• **EXERCISE OBJECTIVE**
Copy the lines below, substituting "withered grass" for every occurrence of "dry grass" and leaving all other text unchanged.

• **EXTRACTED DATA**

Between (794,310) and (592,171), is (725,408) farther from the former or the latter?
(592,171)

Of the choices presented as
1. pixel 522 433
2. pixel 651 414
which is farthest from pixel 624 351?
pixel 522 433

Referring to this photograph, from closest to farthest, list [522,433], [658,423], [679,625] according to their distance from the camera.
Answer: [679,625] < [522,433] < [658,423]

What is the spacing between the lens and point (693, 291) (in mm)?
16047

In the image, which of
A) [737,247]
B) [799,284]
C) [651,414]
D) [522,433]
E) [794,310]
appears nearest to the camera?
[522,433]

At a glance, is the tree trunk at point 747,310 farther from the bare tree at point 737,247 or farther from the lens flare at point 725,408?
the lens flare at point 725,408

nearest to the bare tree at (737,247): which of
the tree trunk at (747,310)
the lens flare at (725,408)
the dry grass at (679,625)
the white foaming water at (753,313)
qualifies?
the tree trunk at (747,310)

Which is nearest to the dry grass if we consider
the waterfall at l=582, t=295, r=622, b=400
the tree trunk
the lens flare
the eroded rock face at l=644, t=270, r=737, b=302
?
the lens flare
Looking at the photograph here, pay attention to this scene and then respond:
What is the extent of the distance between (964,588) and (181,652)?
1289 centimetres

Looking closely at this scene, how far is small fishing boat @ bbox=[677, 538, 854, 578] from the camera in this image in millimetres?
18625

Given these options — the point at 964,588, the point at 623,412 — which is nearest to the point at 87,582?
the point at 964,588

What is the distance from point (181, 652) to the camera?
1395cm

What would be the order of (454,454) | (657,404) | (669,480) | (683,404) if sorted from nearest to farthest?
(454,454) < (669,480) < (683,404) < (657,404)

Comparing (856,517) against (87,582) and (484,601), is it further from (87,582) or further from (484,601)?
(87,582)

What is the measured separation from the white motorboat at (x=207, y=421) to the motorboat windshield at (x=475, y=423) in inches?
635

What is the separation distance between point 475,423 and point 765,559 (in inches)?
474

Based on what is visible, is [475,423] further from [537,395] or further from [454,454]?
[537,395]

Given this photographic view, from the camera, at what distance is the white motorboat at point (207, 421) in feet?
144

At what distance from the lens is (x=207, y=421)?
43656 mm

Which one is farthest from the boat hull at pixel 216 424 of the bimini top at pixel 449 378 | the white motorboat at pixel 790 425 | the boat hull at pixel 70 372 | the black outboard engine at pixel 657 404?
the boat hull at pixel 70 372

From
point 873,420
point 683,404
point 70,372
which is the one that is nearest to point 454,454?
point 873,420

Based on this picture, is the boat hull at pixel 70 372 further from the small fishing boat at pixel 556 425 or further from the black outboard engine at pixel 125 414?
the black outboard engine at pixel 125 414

• **EXERCISE ANSWER**
Between (794,310) and (592,171), is (725,408) farther from the former or the latter?
(592,171)

Of the choices presented as
1. pixel 522 433
2. pixel 651 414
which is farthest from pixel 624 351?
pixel 522 433

Referring to this photograph, from closest to farthest, list [522,433], [658,423], [679,625] according to their distance from the camera.
Answer: [679,625] < [522,433] < [658,423]

What is the spacing between the lens and point (693, 291) (in mm)?
16047

In the image, which of
A) [737,247]
B) [799,284]
C) [651,414]
D) [522,433]
E) [794,310]
appears nearest to the camera?
[522,433]

At a glance, is the tree trunk at point 747,310 farther from the bare tree at point 737,247 or farther from the lens flare at point 725,408?
the lens flare at point 725,408

nearest to the bare tree at (737,247): which of
the tree trunk at (747,310)
the lens flare at (725,408)
the withered grass at (679,625)
the white foaming water at (753,313)
qualifies?
the tree trunk at (747,310)

Which is nearest to the withered grass if we consider
the waterfall at l=582, t=295, r=622, b=400
the tree trunk
the lens flare
the eroded rock face at l=644, t=270, r=737, b=302
?
the lens flare
Looking at the photograph here, pay attention to this scene and then respond:
What is the extent of the distance between (964,588) and (181,652)?
1289 centimetres

Looking closely at this scene, how far is small fishing boat @ bbox=[677, 538, 854, 578] from the camera in this image in millimetres?
18625

Given these options — the point at 964,588, the point at 623,412 — which is nearest to the point at 87,582?
the point at 964,588

What is the distance from point (181, 652) to the camera?
1395cm

What would be the order of (454,454) | (657,404) | (669,480) | (683,404) if sorted from nearest to farthest?
(454,454) < (669,480) < (683,404) < (657,404)

Comparing (856,517) against (87,582) and (484,601), is it further from (87,582) or further from (484,601)?
(87,582)

What is the measured separation from the white motorboat at (x=207, y=421) to the motorboat windshield at (x=475, y=423) in inches?
635

What is the separation distance between point 475,423 and point 765,559 (in inches)?
474

Based on what is visible, is [475,423] further from [537,395] or further from [454,454]?
[537,395]

Given this photographic view, from the camera, at what distance is the white motorboat at point (207, 421) in feet?
144

At what distance from the lens is (x=207, y=421)?
43656 mm

Which one is farthest from the boat hull at pixel 216 424 of the bimini top at pixel 449 378 | the white motorboat at pixel 790 425 | the boat hull at pixel 70 372 | the black outboard engine at pixel 657 404?
the boat hull at pixel 70 372

From
point 873,420
point 683,404
point 70,372
which is the one that is nearest to point 454,454?
point 873,420

Based on this picture, is the boat hull at pixel 70 372 further from the small fishing boat at pixel 556 425 or further from the black outboard engine at pixel 125 414?
the black outboard engine at pixel 125 414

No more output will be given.